We are not born of the passions of war or of the fervours of revolution. And we grew quietly into the realization that, set as we are in a great wide land, with all our differences, there are certain traditions and ideals which we had in common, and which could best be preserved in a distinct society of our own.
It is worthy of notice that many of this generation, fed on text-books, on anthologies and on abstracts, cannot read.
Truth must the guide of those who hold the power; but humility is their sign, the promise that their privileges are in safe hands.
The age which we live in is not suited to idle complacency or to pleasant dreams of past greatness.
The neglect of the humanities in present-day education is doubtless not a cause but a symptom of an age.
I have had what might be called a post graduate course in the most important subject for all Canadians - Canada itself.

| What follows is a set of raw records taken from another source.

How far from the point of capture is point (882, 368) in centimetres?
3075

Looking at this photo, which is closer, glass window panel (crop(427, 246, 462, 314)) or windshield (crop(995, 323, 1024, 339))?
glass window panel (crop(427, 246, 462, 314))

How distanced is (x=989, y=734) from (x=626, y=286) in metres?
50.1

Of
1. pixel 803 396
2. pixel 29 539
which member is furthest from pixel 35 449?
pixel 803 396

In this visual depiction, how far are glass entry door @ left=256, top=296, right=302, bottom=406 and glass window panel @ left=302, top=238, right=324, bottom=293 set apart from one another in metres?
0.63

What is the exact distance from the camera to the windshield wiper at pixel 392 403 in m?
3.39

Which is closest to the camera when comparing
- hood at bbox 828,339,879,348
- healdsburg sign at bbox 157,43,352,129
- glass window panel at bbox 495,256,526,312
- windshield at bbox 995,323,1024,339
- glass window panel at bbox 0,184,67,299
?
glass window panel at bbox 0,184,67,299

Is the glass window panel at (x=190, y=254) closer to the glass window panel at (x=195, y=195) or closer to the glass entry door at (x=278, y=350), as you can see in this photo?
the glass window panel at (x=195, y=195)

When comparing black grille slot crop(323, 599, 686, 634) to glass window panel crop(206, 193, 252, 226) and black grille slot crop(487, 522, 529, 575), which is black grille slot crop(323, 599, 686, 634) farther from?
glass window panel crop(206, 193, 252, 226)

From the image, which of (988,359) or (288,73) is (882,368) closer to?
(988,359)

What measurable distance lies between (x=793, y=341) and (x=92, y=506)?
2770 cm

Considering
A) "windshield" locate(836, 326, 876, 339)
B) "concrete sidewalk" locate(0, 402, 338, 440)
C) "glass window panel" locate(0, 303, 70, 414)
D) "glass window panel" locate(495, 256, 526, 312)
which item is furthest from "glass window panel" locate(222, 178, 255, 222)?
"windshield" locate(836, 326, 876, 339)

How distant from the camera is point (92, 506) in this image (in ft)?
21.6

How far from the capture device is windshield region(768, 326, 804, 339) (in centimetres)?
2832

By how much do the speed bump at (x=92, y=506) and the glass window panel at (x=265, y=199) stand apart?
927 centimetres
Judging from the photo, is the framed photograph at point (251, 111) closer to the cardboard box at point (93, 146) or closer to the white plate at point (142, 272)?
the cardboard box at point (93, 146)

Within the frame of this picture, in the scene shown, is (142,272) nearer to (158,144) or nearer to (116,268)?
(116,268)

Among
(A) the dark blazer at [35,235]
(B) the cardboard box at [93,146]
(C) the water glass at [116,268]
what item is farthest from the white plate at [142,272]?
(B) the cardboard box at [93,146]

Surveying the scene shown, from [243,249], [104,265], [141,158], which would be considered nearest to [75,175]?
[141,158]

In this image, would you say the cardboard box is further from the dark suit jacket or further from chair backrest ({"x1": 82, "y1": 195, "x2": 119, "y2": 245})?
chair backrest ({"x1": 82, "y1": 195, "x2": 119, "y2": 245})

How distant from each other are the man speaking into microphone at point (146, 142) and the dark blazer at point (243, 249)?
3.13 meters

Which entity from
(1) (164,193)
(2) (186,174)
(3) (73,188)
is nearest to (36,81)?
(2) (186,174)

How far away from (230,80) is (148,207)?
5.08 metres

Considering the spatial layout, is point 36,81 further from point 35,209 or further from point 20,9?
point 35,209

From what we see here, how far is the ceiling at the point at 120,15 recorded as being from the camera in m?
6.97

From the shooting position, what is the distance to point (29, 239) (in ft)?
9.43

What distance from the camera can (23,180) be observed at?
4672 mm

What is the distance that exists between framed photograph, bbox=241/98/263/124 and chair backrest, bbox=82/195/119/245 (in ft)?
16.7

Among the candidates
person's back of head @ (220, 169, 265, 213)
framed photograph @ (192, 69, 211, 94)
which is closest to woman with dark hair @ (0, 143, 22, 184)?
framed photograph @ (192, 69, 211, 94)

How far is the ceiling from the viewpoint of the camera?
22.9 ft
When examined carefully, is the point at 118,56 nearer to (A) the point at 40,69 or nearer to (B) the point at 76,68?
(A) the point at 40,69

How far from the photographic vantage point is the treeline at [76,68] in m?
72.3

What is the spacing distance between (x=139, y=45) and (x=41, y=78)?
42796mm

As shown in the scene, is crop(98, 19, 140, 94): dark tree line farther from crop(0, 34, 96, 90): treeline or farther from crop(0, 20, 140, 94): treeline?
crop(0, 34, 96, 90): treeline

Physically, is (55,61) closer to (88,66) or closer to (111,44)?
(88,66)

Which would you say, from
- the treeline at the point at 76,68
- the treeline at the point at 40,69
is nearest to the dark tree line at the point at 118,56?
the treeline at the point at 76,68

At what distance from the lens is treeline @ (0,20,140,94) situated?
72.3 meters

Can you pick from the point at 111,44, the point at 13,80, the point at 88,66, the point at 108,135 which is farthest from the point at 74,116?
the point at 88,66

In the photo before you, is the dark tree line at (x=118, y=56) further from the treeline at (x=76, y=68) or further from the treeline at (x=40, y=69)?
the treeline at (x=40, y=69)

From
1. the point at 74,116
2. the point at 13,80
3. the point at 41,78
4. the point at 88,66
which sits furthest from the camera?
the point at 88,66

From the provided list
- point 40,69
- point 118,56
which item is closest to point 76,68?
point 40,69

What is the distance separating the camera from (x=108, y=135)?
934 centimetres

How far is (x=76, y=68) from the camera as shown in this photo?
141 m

History is the necessary food of good and noble sentiments. It ought to give us at once humility and confidence in the face of greatness.
This visit "north of 60" was to complete what might be called at least a preliminary survey. I arrived here and realized that my survey had hardly begun.
The great menace of civilization in the present is that we offer an education with too little regard for the roots.
It is the University's function to turn out well-balanced persons with an understanding of themselves and of their place in life.
Rational comprehension of the universe is not enough. We must call to our aid not merely reason, but the vision and the spiritual insight of the ages. These things we must seek.
In opening and conquering a country great and wild and rich - a country indeed not yet fully known or conquered - we have still to learn more about ourselves and each other.
It would be foolish and wrong to ignore the fact that all our universities today tread a very dangerous path. Increasingly, they are accepting government money because they are doing things that government wants done. How great a peril is this in a democracy?
Old wives' tales are not enough in a day when old wives and old men, too, are constantly moving away from their labours.
In fact, in the far North one sees the northern lights facing south!